— BEGIN DATA SHOWN —

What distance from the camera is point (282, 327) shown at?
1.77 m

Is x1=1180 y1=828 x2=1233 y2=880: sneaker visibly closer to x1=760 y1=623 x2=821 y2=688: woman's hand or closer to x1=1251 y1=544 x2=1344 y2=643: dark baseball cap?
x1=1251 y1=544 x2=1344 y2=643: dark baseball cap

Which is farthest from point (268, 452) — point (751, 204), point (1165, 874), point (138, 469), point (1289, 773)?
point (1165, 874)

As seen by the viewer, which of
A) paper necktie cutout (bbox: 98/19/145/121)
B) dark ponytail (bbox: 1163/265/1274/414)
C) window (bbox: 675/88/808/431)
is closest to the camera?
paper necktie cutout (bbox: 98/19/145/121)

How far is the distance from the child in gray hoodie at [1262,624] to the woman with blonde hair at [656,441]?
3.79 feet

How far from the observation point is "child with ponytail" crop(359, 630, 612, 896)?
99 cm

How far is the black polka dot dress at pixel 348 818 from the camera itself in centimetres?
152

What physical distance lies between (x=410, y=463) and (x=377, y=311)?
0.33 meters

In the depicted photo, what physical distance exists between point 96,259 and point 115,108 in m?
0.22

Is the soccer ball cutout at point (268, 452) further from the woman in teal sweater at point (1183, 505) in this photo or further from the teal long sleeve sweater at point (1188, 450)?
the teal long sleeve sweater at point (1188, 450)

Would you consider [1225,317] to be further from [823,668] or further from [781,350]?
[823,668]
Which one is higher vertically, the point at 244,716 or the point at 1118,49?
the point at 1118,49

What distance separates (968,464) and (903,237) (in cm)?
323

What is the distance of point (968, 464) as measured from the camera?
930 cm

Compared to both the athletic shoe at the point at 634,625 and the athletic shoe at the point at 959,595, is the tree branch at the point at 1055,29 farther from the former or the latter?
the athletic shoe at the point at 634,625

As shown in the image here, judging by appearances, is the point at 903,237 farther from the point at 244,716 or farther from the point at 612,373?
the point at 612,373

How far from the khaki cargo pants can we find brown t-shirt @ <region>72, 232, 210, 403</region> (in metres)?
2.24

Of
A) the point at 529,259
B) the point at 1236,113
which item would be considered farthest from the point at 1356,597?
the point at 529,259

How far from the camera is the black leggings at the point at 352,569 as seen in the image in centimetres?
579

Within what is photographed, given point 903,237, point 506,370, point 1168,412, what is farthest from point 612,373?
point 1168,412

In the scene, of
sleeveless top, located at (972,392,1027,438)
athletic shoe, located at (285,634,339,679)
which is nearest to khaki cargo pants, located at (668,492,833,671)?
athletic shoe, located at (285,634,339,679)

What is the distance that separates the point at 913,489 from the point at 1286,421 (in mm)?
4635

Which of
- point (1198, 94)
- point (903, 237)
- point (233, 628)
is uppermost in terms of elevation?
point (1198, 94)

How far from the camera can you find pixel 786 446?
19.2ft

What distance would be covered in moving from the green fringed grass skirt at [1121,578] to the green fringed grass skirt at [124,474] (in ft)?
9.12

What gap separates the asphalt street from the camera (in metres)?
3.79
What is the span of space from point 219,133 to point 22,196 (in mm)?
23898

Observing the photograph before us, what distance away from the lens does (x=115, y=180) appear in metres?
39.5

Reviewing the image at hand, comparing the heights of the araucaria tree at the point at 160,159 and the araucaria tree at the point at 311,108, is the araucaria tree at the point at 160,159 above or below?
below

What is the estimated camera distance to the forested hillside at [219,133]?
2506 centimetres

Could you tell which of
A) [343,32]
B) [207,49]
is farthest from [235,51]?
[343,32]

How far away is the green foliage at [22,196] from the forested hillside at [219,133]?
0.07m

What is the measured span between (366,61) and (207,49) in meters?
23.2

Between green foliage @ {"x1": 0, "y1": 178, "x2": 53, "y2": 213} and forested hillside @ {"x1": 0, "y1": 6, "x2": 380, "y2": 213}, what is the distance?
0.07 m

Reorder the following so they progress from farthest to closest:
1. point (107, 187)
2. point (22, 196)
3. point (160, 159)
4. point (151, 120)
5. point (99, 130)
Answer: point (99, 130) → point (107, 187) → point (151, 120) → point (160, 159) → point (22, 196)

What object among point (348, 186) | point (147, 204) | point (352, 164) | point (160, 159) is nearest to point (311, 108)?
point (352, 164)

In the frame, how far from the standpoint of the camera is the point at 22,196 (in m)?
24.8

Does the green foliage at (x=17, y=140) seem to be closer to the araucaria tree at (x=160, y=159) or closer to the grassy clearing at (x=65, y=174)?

— END DATA SHOWN —

# JOB:
Which lines in the rows above contain the string "paper"? Pull out every such line in full, and treat uppercase and lowercase as different.

# FINAL RESULT:
A) paper necktie cutout (bbox: 98/19/145/121)
paper necktie cutout (bbox: 98/19/145/121)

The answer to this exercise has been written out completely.